Мне даже в голову не приходило, что если такое произойдет, то этого никто не заметит и мир без меня никуда не денется.

Но, отсмеявшись над собственной дуростью, я нахожу для нее оправдание. Не веря в себя и свою состоятельность, нет смысла распускать паруса.

Важно лишь помнить и понимать – ты прикипел к перу и бумаге по той причине, что это был не столько выбор, сколько спасение. Всякие прочие варианты были исходно исключены. Один-единственный способ жить, и только одна возможность выжить. Стало быть, ни о чем не жалей, не жди ни признания, ни одобрения и не опасайся хулы.

17

На самом пике я оборвал свою живописную шумную жизнь, с отважной юношеской решимостью расстался с устойчивой репутацией весьма успешного драматурга, семь пьес которого одновременно идут в семи московских театрах, и добровольно стал дебютантом, стал первоклассником, новичком, готовым вновь приступить к изнурительной, настойчивой осаде столицы.

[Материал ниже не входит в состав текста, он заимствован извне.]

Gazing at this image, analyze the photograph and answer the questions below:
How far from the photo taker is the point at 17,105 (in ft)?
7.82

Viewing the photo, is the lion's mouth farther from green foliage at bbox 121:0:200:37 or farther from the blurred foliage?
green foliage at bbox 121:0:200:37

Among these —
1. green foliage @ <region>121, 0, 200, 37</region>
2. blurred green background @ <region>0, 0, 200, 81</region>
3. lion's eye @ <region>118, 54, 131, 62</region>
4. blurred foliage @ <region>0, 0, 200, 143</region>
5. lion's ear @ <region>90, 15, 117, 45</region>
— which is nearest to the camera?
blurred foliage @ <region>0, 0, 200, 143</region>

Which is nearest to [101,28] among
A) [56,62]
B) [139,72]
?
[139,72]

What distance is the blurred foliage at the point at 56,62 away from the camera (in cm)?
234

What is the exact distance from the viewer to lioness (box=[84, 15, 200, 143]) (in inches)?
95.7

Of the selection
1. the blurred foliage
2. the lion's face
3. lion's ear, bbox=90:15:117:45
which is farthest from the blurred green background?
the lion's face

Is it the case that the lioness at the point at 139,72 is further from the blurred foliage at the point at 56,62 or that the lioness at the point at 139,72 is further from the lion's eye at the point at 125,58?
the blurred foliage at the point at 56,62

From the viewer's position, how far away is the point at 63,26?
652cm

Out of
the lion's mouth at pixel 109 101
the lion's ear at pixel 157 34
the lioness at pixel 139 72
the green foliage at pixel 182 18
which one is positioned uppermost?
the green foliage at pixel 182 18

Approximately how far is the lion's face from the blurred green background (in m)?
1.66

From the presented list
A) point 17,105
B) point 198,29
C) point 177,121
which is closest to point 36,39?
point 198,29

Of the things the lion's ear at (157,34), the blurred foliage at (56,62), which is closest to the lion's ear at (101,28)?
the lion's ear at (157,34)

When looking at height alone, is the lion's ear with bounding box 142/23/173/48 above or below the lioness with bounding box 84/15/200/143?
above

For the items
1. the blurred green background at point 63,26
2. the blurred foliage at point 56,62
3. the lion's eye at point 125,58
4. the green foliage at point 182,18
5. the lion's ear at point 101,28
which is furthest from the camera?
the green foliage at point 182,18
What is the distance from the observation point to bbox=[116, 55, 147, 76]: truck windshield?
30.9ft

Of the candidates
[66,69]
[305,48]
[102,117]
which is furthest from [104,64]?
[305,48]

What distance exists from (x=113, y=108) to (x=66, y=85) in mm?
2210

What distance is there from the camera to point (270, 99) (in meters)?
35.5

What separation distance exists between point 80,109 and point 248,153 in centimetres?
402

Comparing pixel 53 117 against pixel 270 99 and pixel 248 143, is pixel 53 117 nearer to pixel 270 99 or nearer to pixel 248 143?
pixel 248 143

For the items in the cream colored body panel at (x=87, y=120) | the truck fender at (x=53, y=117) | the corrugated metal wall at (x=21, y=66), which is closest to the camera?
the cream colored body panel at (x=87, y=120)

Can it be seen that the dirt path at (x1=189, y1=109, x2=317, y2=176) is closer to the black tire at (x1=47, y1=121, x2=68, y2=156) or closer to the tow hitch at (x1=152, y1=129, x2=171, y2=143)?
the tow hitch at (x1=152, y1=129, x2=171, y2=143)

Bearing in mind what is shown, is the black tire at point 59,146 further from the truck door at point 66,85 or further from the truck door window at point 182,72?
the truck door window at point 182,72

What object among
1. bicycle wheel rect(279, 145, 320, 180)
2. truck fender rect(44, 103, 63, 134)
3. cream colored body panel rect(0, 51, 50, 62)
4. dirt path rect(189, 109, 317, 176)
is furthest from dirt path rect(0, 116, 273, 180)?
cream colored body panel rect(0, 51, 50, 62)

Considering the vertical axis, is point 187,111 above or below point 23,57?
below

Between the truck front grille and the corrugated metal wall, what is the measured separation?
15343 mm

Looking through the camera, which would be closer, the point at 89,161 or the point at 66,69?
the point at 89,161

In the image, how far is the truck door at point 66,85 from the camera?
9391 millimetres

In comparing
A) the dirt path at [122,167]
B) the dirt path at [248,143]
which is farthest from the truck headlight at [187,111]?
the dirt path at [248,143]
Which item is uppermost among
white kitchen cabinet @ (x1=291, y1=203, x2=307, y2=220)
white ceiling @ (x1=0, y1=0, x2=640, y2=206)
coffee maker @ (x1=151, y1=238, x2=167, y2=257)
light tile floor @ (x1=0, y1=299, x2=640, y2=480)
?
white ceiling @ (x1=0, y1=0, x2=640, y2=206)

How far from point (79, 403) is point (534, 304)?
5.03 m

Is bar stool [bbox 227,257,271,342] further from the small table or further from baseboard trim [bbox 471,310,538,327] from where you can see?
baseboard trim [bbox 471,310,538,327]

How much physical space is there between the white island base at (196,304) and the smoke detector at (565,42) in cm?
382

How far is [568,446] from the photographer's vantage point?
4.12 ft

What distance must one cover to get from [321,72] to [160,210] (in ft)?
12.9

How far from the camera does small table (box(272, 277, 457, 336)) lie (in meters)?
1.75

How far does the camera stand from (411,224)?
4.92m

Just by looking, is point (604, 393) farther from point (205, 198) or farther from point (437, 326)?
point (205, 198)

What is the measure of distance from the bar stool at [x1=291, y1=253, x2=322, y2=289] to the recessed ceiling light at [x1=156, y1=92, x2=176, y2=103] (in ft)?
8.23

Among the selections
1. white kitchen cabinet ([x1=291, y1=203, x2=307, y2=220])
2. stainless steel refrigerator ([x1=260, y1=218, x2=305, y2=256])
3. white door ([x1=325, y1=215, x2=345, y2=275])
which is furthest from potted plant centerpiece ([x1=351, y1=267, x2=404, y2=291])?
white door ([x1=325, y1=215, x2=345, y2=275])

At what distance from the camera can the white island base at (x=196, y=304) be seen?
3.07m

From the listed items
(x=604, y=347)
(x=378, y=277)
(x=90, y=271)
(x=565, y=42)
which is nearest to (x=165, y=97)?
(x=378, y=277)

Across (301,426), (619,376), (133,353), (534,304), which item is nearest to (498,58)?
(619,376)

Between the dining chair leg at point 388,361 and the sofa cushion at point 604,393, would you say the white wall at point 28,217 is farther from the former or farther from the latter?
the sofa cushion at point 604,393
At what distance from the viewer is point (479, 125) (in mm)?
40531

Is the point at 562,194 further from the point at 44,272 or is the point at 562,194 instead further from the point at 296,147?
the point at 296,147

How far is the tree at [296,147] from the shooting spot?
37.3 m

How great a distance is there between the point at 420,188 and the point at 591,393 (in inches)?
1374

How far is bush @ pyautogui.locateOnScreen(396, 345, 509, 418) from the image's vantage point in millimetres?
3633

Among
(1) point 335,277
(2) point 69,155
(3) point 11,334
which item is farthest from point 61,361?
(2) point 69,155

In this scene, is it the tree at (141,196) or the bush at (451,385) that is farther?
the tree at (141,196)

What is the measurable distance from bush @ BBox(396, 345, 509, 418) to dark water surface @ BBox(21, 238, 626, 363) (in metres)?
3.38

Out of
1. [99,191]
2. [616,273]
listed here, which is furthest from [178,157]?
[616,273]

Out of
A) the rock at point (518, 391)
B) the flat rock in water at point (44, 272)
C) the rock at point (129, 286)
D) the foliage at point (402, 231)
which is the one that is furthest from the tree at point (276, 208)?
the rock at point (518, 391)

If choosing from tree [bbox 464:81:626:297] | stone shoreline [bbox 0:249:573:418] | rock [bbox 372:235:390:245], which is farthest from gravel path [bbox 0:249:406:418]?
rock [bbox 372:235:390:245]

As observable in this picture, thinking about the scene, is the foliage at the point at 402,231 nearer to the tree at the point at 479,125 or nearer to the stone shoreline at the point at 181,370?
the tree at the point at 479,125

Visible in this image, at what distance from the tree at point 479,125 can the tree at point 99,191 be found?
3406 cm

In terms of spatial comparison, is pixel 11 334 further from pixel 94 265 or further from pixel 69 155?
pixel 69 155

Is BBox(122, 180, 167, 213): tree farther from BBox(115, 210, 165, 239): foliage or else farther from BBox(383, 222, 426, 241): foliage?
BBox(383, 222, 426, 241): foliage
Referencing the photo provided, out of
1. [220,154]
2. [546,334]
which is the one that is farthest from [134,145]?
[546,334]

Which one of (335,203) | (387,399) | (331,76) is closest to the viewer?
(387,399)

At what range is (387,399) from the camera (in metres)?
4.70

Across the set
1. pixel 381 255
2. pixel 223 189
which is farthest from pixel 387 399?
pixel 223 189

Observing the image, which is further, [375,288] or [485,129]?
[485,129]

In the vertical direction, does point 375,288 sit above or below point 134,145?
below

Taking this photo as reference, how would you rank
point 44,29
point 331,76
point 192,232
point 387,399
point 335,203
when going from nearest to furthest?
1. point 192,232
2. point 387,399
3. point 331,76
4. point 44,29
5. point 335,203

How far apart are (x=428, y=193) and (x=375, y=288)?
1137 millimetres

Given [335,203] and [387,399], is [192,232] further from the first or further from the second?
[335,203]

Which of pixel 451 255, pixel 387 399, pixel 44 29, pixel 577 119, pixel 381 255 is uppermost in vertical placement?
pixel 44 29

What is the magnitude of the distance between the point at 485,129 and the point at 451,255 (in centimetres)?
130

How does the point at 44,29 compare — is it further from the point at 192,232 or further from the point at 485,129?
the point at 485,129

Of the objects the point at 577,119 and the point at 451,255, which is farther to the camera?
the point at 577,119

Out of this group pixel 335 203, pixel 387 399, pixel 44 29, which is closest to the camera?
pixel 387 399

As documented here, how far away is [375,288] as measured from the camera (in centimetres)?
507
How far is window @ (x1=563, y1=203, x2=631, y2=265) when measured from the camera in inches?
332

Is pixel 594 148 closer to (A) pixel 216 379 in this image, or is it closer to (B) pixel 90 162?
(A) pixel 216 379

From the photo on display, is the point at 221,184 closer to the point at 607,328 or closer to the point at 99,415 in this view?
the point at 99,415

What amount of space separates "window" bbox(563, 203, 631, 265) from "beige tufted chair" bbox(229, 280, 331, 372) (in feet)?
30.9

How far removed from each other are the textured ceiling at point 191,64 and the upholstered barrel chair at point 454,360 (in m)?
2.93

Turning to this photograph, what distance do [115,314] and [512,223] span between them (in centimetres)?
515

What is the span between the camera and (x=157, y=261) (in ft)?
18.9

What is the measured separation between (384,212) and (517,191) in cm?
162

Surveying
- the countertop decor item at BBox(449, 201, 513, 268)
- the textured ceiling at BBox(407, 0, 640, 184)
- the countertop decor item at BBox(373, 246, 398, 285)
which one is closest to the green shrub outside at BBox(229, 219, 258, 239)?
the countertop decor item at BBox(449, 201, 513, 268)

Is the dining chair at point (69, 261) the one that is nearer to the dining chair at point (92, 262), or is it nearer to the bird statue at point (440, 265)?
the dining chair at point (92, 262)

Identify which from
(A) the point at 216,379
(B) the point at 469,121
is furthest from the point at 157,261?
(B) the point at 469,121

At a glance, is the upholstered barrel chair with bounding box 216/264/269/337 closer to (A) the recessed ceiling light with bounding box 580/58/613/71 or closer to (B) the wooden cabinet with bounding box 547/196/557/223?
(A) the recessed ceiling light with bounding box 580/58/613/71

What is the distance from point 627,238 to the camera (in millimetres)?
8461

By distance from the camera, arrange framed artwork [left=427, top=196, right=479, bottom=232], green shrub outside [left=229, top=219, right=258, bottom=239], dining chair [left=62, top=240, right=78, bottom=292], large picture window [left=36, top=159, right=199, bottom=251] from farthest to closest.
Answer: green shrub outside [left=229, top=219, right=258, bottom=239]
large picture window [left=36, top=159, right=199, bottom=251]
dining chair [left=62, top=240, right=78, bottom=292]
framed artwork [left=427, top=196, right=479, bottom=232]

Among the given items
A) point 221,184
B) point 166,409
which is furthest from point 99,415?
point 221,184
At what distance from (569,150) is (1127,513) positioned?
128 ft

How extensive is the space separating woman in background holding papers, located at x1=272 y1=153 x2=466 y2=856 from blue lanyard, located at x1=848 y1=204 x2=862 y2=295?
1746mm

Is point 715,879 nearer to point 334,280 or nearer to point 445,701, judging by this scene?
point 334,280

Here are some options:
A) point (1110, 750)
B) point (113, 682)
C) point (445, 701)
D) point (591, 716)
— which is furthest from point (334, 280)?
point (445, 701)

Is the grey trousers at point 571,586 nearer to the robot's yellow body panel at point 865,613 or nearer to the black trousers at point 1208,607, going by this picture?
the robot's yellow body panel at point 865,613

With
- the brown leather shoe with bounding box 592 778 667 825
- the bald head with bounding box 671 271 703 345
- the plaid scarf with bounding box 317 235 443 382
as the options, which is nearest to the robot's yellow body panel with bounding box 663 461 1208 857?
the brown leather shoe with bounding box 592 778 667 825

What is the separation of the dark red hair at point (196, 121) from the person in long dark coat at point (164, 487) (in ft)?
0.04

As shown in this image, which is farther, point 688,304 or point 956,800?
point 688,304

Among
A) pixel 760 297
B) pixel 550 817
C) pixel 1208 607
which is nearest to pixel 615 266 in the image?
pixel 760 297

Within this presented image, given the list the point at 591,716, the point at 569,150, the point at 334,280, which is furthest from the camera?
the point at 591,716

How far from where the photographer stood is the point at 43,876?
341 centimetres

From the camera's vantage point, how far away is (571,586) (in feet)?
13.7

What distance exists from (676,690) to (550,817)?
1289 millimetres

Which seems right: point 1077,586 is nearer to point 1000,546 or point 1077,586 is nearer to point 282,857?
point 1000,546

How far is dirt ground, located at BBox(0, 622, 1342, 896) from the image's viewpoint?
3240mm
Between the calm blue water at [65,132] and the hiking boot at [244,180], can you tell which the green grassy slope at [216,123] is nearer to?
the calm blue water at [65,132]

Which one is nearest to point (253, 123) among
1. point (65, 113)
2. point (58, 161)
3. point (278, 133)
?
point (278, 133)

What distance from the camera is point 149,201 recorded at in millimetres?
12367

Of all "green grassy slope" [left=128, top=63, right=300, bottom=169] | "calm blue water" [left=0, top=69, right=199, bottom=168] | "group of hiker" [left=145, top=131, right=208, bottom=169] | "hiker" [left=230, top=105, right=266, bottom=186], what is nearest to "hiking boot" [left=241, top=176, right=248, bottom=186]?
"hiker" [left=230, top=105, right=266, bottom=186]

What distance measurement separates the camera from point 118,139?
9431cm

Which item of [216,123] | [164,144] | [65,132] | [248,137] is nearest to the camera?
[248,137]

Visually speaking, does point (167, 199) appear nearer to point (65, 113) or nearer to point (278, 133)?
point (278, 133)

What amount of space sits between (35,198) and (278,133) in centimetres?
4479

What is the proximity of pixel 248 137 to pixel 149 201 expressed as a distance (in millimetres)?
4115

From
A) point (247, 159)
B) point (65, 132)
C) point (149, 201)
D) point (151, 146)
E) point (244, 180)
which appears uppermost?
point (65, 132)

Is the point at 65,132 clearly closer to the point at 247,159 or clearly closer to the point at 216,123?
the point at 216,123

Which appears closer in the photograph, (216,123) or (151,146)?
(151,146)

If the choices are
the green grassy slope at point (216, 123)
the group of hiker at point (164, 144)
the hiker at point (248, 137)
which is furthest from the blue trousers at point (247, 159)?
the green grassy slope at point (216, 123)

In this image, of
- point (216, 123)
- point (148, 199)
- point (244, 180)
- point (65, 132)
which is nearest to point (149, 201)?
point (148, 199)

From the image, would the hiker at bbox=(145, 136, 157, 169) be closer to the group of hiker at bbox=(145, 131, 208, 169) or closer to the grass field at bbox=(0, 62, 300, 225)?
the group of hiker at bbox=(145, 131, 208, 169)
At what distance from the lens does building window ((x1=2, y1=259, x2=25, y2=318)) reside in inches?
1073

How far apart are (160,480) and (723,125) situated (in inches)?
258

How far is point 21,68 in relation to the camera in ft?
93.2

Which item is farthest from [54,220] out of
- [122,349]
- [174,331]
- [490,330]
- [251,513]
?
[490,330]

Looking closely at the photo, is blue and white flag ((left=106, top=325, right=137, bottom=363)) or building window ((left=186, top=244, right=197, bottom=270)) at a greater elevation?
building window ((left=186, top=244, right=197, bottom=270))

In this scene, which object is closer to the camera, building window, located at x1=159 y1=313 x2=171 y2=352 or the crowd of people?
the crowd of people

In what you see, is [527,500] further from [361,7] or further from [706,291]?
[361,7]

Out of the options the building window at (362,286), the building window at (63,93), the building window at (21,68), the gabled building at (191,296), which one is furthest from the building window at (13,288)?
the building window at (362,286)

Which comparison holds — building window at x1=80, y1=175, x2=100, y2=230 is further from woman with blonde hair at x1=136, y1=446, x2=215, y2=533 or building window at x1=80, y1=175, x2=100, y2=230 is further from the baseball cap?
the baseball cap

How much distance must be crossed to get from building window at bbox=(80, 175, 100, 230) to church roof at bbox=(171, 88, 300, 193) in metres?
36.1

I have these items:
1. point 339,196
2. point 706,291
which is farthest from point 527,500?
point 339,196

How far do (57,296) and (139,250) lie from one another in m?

Но если набег на сакральные сцены был встречен публикой и коллегами с улыбкой и сдержанным любопытством, то позднее обращение к прозе вызвало явное раздражение.

Один уважаемый мой собрат кисло заметил:

– Каков Кирджали? Всех его пьес ему недостаточно. Неймется. Потянуло в прозаики.

Но дело было даже не в норове, не в разыгравшихся претензиях. Меня преследовал вечный страх, что я не сумею и не успею дойти до сути и записать нечто существенное и стоящее. Весь жар и порох будут растрачены на поиск сюжетов и звонких реплик.

Чтобы утешить себя, подбодрить, я вспоминал, что на подмостках было ничуть не меньше, чем в прозе, могучих подвигов литературы, что были и Шекспир, и Мольер, и наш незабываемый Чехов.

Потом возражал самому себе – Шекспира читают шекспироведы, а смотрят все реже – слишком подробен и монументален для нашего сленга, наши сегодняшние скороговорки, Мольера и вовсе никто не вспомнит, а театралы знают две реплики: «Кой черт понес его на эти галеры?» и хлесткий издевательский возглас: «Ты этого хотел, Жорж Данден!»

И даже Чехов, почти современник, родной человек, все больше становится предметом симпозиумов и конференций, младое незнакомое племя ушло во всемогущую Сеть.

Печально, но никого не минет всем уготованная чаша – истаивают надежды и весны, приходят зимы и прячут землю под равнодушными снегами – они заметают наши следы.